ちょっと前に「KY」という言葉が流行した。「空気が読めない」あるいは「空気を読め」という意味だが、この場合の空気は「場の雰囲気」というぐらいの意味だろう。このような同調圧力の強い日本人の特徴を指摘したのは、山本七平の『「空気」の研究』である。
太平洋戦争末期の1945年4月、戦艦大和は生還の見込みのない沖縄への「特攻出撃」を行い、九州近海で撃沈され、搭乗していた約3000名の将兵のうち2740名が死亡した。
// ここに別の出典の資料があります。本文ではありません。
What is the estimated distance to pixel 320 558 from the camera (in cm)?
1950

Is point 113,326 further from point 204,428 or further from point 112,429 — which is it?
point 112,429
この時、特攻出撃を命じた軍令部次長の小沢治三郎中将は、戦後インタビューに答えて、「全般の空気よりして、当時も今日も特攻出撃は当然と思う」と述べた。
日本的な「空気」で決まった公害対策
このように目標の合理性を考えないで場の「空気」で決めるのが、日本的な意思決定の特徴だ。山本は、同様の「空気」を1970年代の公害反対運動に見た。
1967年に公害基本法ができた時、その目的に「経済の健全な発展との調和を図る」という規定があったのを野党やマスコミが「公害の防止に経済との調和を考えるのはおかしい」と攻撃したため、この条文は70年に削除された。
これによって「公害を減らすにはどんなコストをかけてもよい」という空気が生まれ、有害物質を微量でも含む商品はすべて禁止された。カドミウムがイタイイタイ病の原因だったかどうかは科学的には決着がついていないが、その除染には約1600ヘクタールで8000億円が投じられた。ほとんど健康に影響のないダイオキシンを除去するために、数兆円かけて全国のすべてのゴミ焼却炉が取り壊されて改造された。
公害は「絶対悪」であり、環境保護は「絶対善」なので、コストが合理的かどうかは考えないで、リスクがゼロになるまで税金を投入するのだ。その費用対効果を疑う者は、戦争中と同じように不道徳な「非国民」として指弾を浴びる。
「年1ミリSvの除染」には天文学的なコストがかかる
同じような「空気」がまた醸成されつつある。環境省は福島第一原発事故の被災地について、「追加被曝線量を年1ミリSv(シーベルト)にする」という目標を立てて除染を行う方針である。当初は「年5ミリSv以上」と決めたが、地元の自治体が反発したため、目標を1ミリSvに下げたのだ。